Yes, I get that it's not direct. But there are times in life where you have to work with a person's personality to help them get to where they can't get by themselves.
Anonymous
Be careful op. I had a friend in the same exact situation, the guy eventually dumped her unexpectedly and quickly got engaged to a younger woman (les Ethan a year later). My friend was devastated.
Anonymous
At your age, I would push it a little more. 4 years is a long time. I would talk to him about where you are and propose pre-marital counseling. If he's not willing to make steps towards marriage, that's your answer.
Anonymous
Anonymous wrote:At your age, I would push it a little more. 4 years is a long time. I would talk to him about where you are and propose pre-marital counseling. If he's not willing to make steps towards marriage, that's your answer.


If she wants kids, she can't wait. He had four years to propose. Dump him.
━━━━━━━━
Render into Spanish this sentence from the relationship-advice thread: "I would talk to him about where you are and propose pre-marital counseling."

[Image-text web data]
━━━━━━━━
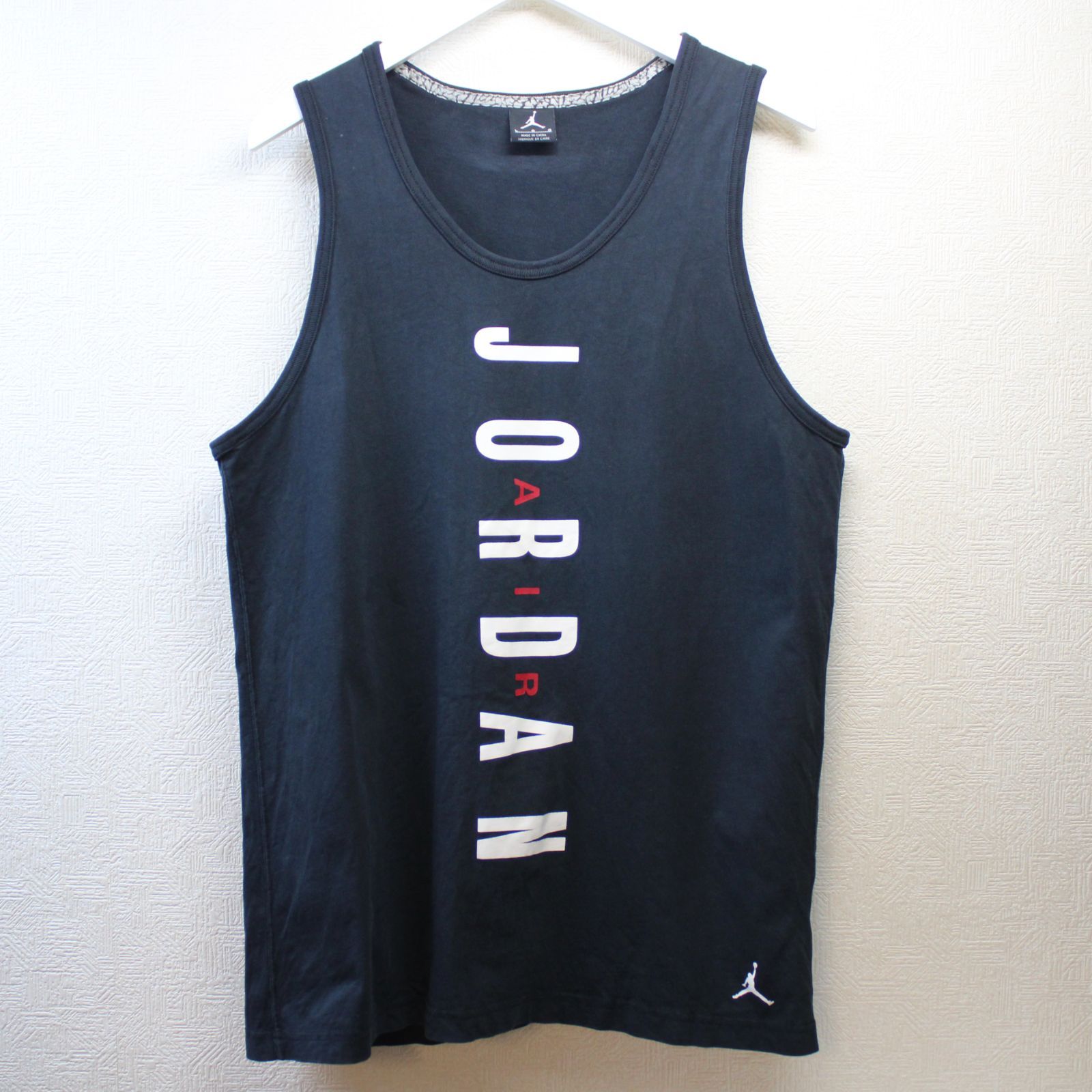 NIKE Jordan ノースリーブトップス　UC BEARCATS 古着 NIKE AIR JORDAN ナイキ エアジョーダン タンクトップ Tシャツ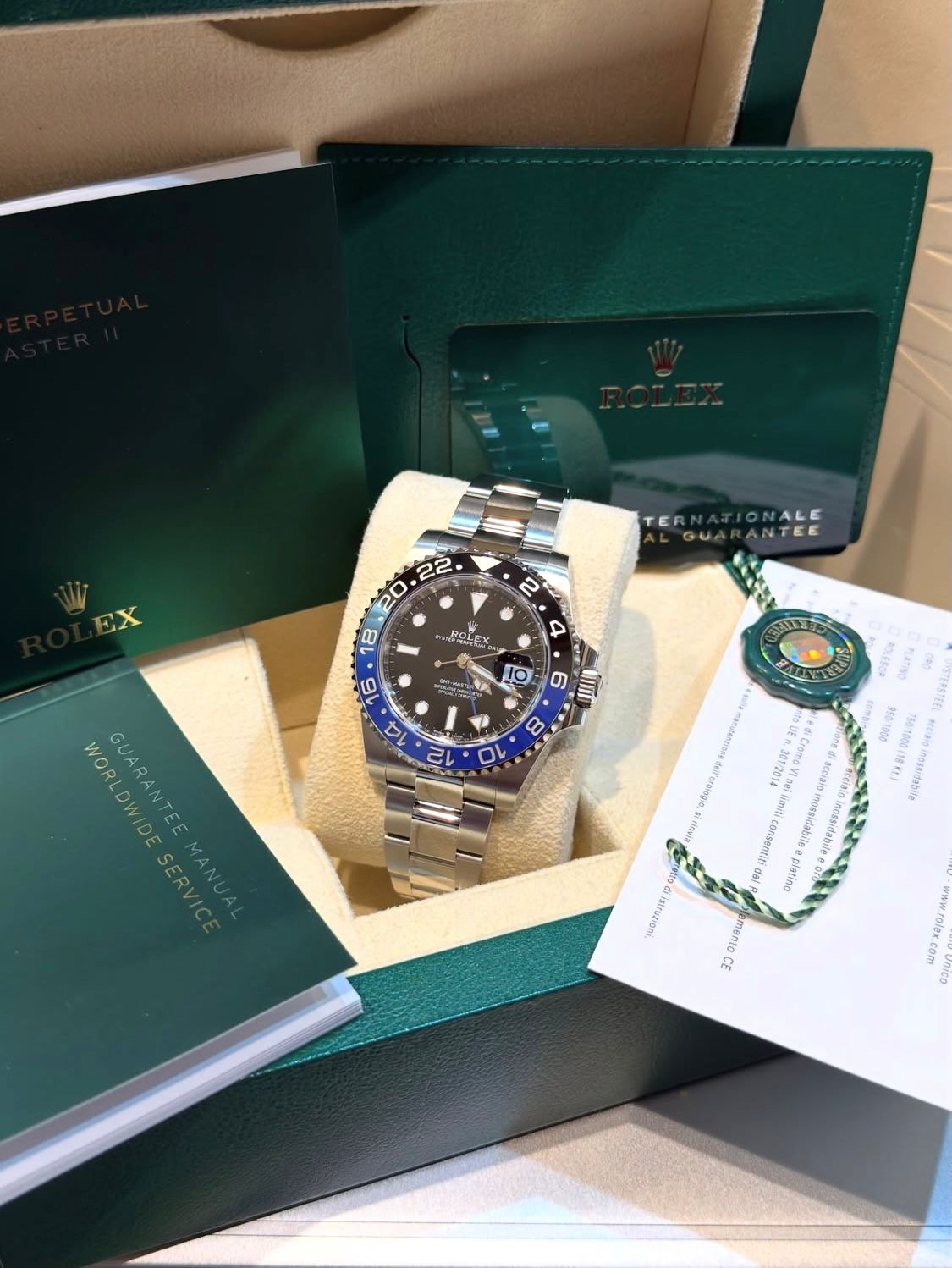 GMT-Master II 116710BLNR “Oyster Batman”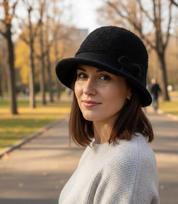 Moteriška skrybėlė "cloche" su lankeliu Agrafka, unisize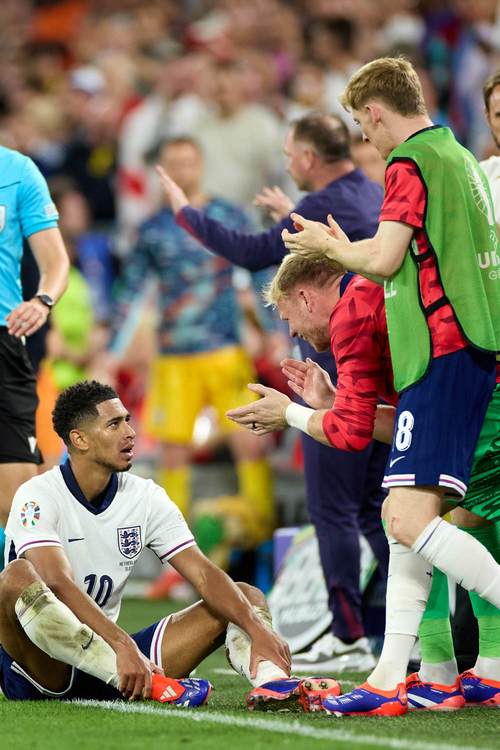 英国足球赛事大全：英超、英冠及其他杯赛介绍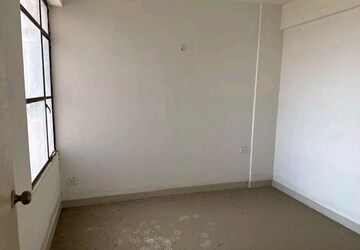 Room in 1 BHK Apartment at Signature Global Synera, Sector 81 – for Sale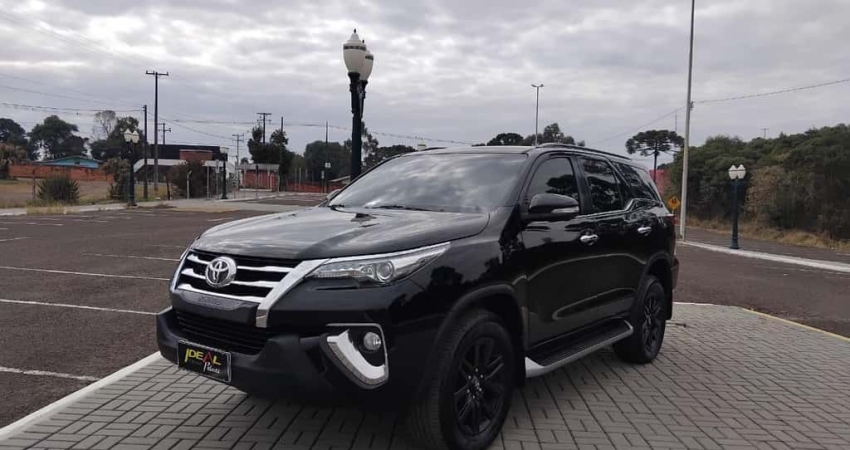 Toyota Hilux SW4 SRX - Preta - 2016/2016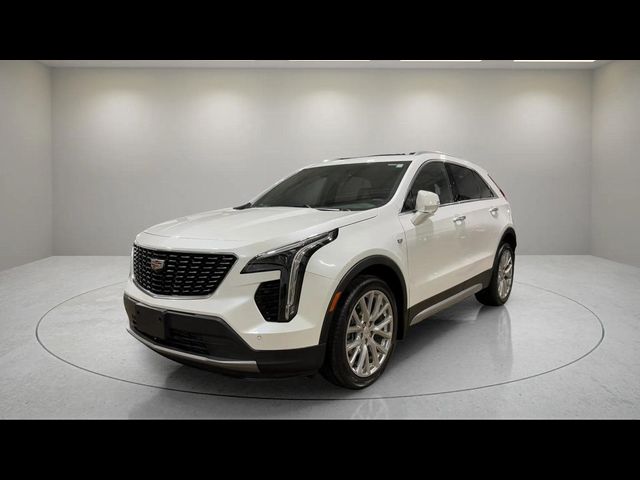 2022 Cadillac XT4 Premium Luxury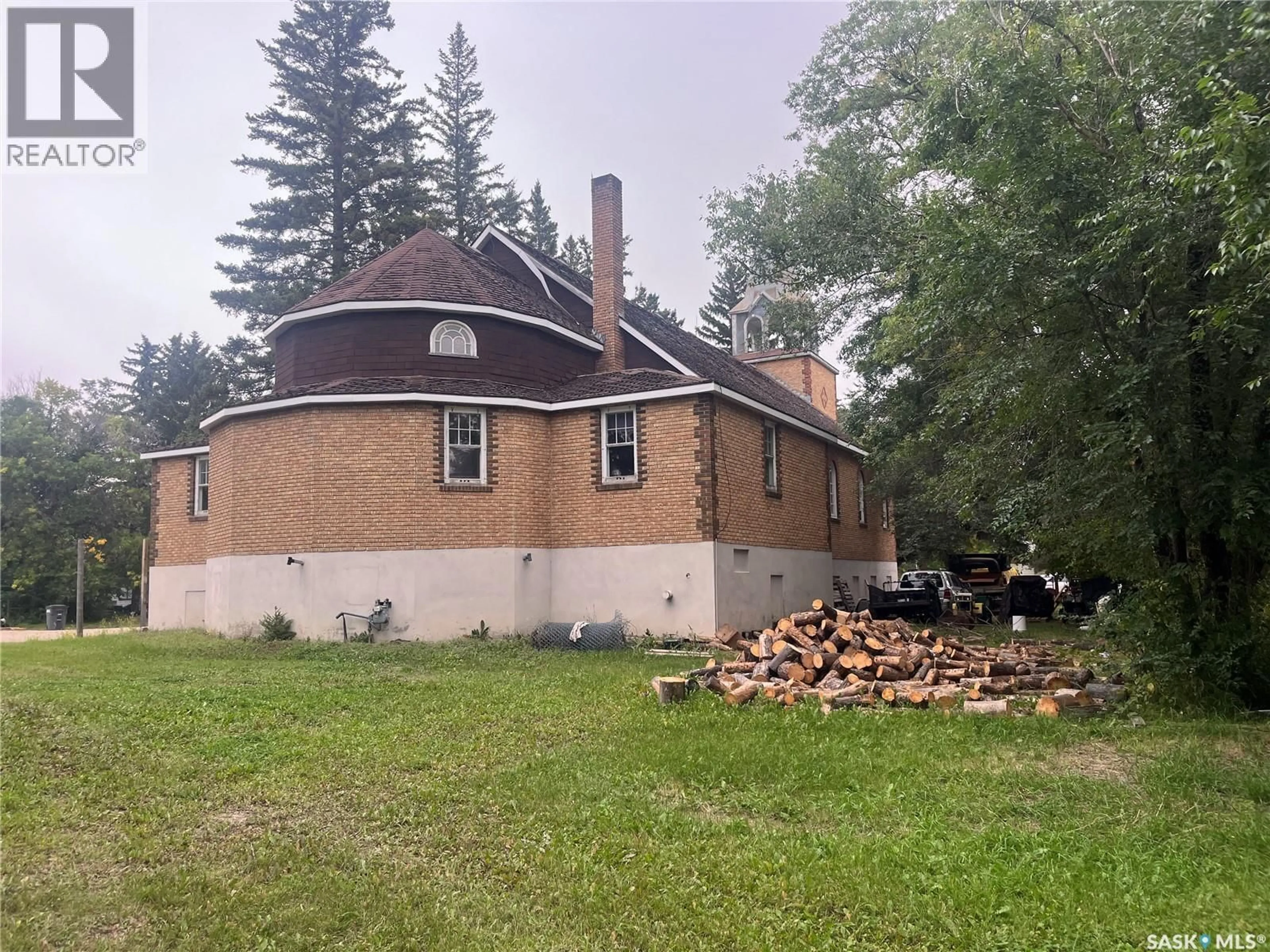 Unknown for 121 QUEEN STREET, Quinton Saskatchewan S0A3G0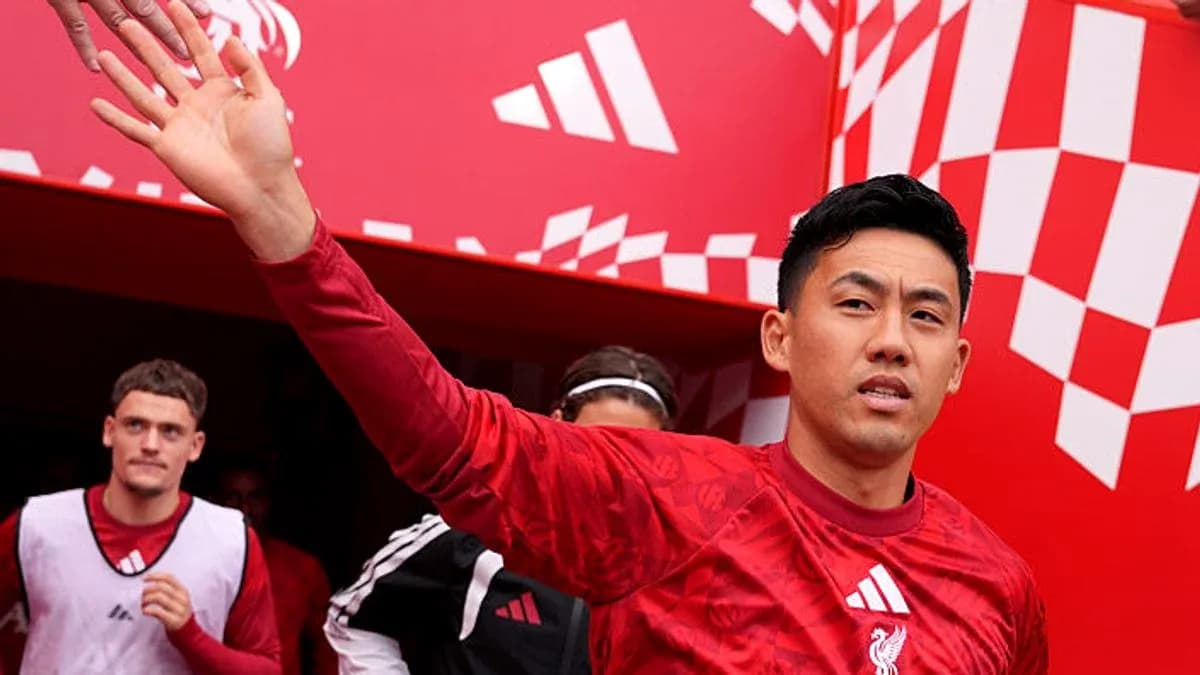 Futbolçu girişdə əl sallayır, Liverpool formasında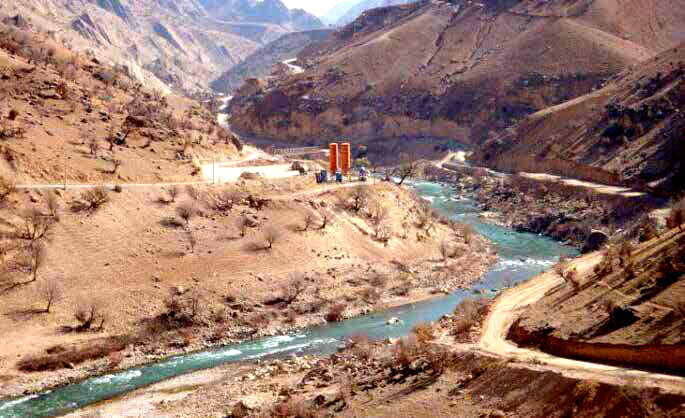 
کسب سود به قیمت آوارگی مردم و تخریب طبیعت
━━━━━━━━
● **Exercise solution**:
Yo hablaría con él sobre en qué punto estás y le propondría asesoramiento prematrimonial.